5 Major Differences Between the Greco-Roman Gods and the God of the Bible
For as long as I have been a Christian (37 years and counting now), I have heard from friends and acquaintances the allegation that the God of the Bible is really no different from other "ancient gods" — particularly the gods of the Greco-Roman world. In fact, some have gone on to say that the God of the Bible "evolved" from ancient near eastern myths (like the Babylonian gods), and the Christian God grew out of some sort of merger between Greco-Roman myths and Judaism. Owlcation, Haaretz, and Patheos have published articles teaching the same thing.
So, is the God of the Bible much the same thing as the gods of the Greeks and Romans, or are there significant differences? Are their differences so significant that no amount of historical sophistry can explain them away?

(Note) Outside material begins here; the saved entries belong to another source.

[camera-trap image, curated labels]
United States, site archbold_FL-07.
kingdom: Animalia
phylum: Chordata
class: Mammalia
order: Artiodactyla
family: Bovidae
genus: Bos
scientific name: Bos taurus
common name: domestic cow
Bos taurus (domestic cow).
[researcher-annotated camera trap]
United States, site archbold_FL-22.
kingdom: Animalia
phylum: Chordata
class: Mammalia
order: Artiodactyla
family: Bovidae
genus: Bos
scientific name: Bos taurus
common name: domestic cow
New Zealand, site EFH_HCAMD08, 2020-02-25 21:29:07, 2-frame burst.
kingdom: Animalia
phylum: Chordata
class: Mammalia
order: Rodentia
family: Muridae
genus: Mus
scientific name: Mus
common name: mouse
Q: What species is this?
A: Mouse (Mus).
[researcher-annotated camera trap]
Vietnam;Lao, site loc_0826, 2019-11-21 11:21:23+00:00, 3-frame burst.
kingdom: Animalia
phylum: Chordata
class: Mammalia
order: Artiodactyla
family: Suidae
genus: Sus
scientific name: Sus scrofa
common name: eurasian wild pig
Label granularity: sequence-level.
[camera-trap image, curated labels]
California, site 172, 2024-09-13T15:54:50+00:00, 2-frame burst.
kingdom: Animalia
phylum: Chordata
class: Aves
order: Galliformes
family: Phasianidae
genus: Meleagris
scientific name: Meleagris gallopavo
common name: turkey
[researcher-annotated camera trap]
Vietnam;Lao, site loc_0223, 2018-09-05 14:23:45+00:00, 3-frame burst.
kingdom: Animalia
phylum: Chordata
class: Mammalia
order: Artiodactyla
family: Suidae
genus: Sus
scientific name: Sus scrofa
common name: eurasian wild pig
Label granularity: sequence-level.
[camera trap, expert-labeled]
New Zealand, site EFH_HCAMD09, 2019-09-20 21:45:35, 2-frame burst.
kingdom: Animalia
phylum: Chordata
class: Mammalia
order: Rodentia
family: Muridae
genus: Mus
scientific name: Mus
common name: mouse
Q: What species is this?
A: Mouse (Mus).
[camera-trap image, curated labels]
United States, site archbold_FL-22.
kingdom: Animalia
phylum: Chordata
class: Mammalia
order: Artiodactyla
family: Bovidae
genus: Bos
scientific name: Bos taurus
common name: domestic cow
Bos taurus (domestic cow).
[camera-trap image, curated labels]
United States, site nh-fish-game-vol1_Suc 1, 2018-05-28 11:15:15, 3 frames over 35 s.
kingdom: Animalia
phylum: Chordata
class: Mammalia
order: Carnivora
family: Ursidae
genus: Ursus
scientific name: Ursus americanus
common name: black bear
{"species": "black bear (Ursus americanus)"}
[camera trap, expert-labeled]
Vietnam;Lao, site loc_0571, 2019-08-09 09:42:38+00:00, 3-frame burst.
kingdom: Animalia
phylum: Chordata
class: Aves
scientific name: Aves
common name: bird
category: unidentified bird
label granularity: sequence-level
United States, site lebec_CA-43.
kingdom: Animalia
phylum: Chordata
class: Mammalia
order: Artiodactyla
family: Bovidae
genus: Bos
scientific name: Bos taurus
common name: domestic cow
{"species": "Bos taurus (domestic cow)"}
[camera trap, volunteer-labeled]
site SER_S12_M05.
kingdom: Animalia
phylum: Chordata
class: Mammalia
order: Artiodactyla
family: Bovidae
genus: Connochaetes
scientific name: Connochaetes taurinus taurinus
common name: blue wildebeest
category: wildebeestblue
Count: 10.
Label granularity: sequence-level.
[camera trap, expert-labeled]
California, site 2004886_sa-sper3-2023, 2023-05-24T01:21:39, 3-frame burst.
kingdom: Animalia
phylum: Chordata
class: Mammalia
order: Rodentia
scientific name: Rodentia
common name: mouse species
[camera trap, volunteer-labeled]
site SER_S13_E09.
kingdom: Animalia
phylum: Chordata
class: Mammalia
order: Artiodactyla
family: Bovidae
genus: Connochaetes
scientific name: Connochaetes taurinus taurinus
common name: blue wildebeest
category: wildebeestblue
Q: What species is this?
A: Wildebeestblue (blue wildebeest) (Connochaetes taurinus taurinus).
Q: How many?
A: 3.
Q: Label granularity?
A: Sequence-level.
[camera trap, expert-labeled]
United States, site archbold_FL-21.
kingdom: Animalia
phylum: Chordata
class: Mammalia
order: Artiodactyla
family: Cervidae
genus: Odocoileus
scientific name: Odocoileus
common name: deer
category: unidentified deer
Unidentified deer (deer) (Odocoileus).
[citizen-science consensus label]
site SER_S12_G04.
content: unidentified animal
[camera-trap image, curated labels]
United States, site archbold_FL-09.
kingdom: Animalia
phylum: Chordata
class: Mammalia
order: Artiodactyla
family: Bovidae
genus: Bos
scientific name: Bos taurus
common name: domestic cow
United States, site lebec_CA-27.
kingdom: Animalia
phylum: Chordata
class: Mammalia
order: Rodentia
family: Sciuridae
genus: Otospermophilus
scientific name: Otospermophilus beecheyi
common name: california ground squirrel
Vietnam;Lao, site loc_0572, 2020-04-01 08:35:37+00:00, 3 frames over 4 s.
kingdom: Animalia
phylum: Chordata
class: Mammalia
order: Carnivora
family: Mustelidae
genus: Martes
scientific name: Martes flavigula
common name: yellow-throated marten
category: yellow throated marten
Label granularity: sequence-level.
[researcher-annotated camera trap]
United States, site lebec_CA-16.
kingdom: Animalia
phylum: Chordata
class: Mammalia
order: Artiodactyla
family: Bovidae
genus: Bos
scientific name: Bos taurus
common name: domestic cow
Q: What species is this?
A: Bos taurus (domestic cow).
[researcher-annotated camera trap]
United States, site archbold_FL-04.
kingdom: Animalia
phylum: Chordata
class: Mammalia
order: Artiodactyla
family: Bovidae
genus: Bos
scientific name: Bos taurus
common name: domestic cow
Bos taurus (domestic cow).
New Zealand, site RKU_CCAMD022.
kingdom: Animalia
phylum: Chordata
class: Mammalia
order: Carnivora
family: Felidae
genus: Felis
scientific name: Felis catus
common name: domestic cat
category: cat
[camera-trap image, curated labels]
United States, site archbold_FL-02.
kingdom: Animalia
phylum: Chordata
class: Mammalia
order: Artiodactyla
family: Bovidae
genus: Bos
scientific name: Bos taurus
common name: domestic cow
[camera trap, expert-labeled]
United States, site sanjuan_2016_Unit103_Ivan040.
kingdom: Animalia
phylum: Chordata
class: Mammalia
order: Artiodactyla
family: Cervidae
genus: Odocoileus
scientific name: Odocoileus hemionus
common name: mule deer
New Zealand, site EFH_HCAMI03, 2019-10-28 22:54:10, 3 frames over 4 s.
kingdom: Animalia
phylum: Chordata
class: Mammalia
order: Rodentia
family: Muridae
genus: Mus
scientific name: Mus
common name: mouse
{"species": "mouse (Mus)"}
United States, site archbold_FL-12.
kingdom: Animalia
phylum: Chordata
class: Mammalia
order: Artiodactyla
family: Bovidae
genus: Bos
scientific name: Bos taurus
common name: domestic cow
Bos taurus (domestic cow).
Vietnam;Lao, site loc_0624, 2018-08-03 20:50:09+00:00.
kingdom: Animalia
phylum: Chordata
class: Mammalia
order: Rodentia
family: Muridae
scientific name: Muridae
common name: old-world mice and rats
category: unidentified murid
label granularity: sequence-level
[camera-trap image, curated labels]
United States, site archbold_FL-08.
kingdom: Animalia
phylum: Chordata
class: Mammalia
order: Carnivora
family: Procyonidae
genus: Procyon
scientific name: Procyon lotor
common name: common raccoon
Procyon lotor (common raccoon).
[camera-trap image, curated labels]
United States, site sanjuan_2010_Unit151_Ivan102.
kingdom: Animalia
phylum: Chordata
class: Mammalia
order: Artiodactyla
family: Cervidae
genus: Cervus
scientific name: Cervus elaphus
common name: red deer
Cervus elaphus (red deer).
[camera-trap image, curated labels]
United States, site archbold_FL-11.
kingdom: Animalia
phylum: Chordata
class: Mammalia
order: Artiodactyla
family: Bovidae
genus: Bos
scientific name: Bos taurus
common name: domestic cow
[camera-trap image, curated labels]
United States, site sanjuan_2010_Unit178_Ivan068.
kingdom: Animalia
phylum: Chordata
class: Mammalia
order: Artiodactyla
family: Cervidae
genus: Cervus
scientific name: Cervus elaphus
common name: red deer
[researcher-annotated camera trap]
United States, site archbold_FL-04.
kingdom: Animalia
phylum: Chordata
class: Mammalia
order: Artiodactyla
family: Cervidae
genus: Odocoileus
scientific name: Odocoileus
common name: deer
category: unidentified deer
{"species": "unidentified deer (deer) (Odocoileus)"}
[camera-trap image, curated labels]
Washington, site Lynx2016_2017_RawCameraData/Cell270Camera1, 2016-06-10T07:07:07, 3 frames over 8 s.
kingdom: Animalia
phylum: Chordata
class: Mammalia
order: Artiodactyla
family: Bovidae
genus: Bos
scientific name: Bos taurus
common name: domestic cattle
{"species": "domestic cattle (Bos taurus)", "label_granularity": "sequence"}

I have personally read the Bible all the way through dozens of times (much of it in the original Hebrew and Greek), as well as Greek and Roman classics such as Virgil's "Aeneid," Ovid's "Metamorphosis," and Homer's "Iliad," as well as a good number of other Greek and Roman classics (mostly in English, but some in Latin). After reading these wonderful ancient works, here are my observations about the two bodies of literature:
1. Many gods versus One God.
The God of the Jews and Christians is only one God, while the pagans believed in multiple gods. Duh ... of course, right? This is just so obvious that it is hardly worth repeating. However, it is significant because of the oft-repeated charge that the monotheism of the Bible evolved from the polytheism of the pagan neighbors.
Much to the chagrin of those who say that, there simply is NO historical evidence to prove that contention. The facts are that the God of the Hebrews simply "erupts" from history without warning. There are statues of Baal and Ashtoreth and Osiris and Zeus. There are no statues, no images of Yahweh. The religion of the Jewish people simply pops up in history without any precursor. The true faith of the biblical heroes steadfastly resists any amalgamation with any other god.
Although the Jews did fall into paganism from time to time (read the Book of Judges and the Prophets), they did so with dire warnings from God's spokesmen. Synchretism (the blending with other religions) was never excused by God or His spokesmen.
This devout belief in one and only one God in the universe was carried over into the New Testament. Although the New Testament reveals this one God as "triune" (one God who makes Himself known through three eternal persons), this literature still affirms from beginning to end only one Creator and Redeemer of the human race: God.